On the other hand, I do strongly feel that unsupervised private power leads to abuse. The Western Union episode from the Master Switch is a good example.
So that leaves me in an admittedly conflicted position. It leads me to want what john kenneth galbraith called countervailing forces – a sort of checks and balances between private and public spheres, but at the same time a deep awareness of the tendency of the two to collude instead of counter each other.
Frank Pasquale - February 15, 2011 at 7:36 pm
@Tim: Yes, I agree with you re “how many well-intended regulatory schema can become twisted, in time, into tools for destroying innovation or challenges to the existing order.” My wikileaks post today reflects that conflict.
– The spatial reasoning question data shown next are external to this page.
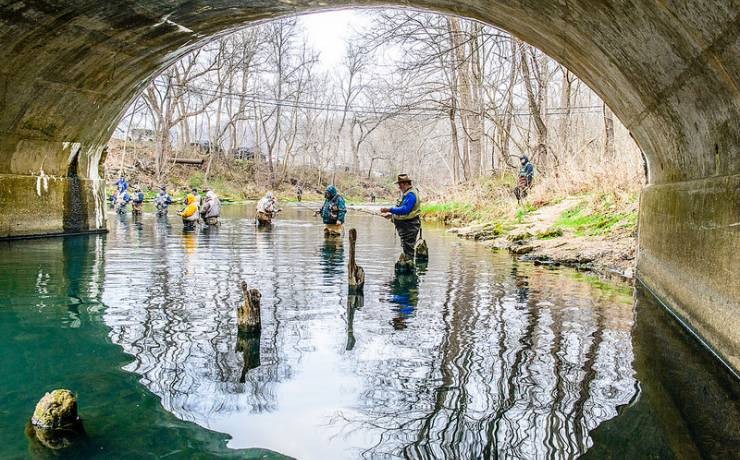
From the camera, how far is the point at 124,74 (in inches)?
630

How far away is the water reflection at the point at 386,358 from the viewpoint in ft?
16.2

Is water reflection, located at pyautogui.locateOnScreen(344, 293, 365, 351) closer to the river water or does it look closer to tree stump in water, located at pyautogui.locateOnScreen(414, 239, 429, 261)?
the river water

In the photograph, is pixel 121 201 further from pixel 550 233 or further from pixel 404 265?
pixel 404 265

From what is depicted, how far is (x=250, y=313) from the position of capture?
7.51 meters

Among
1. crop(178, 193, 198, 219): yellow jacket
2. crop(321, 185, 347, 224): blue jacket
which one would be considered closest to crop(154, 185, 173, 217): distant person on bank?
crop(178, 193, 198, 219): yellow jacket

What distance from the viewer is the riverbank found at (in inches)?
561

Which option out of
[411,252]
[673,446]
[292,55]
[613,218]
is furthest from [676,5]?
[292,55]

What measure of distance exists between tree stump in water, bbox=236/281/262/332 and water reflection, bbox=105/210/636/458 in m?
0.18

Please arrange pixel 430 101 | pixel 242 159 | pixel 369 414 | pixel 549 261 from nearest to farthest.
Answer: pixel 369 414 < pixel 549 261 < pixel 430 101 < pixel 242 159

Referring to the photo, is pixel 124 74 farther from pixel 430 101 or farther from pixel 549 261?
pixel 430 101

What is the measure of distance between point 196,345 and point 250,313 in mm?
745

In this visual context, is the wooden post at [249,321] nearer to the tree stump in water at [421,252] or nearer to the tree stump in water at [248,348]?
the tree stump in water at [248,348]

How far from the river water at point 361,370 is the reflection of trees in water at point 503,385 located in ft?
0.07

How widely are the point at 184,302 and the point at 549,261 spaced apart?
29.5 ft
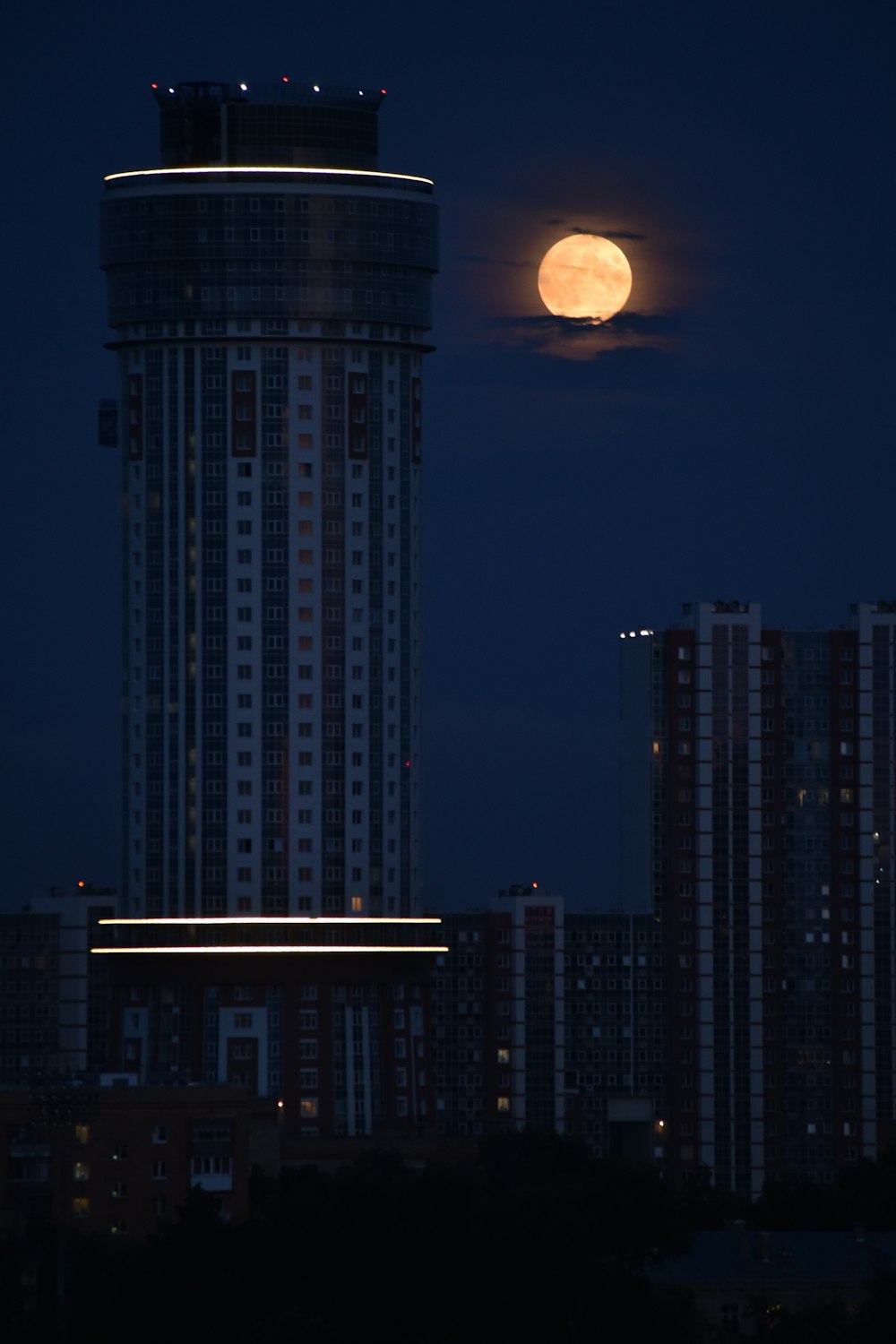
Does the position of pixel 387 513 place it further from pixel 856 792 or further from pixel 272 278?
pixel 856 792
It’s probably the hardest issue for those who care about reform.
Fordham Law had a very interesting event on regulatory capture in the finance industry:
http://www.fordham.edu/campus_resources/enewsroom/archives/archive_2033.asp
I hope that scholars in the communications/internet field might consider holding a similar event.
The “countervailing forces” idea is also key. If the dominant firms at each layer of the internet would respect your Separations Principle, perhaps they could each keep one another in check. On the other hand, if vertical integration becomes more common, we may need to think about very different “checks and balances.”
I think we need to consider publicly funded alternatives in some internet spheres. Maybe that means NSF or NTIA funding for a non-profit search engine or social network or book search. Maybe much more ambitious programs should be undertaken. Just as an unregulated private insurance system would not find it profitable to provide everyone with access to care, unregulated ISPs, search engines, and social networks are not going to find it profitable to provide everyone with the access to knowledge and networking they need.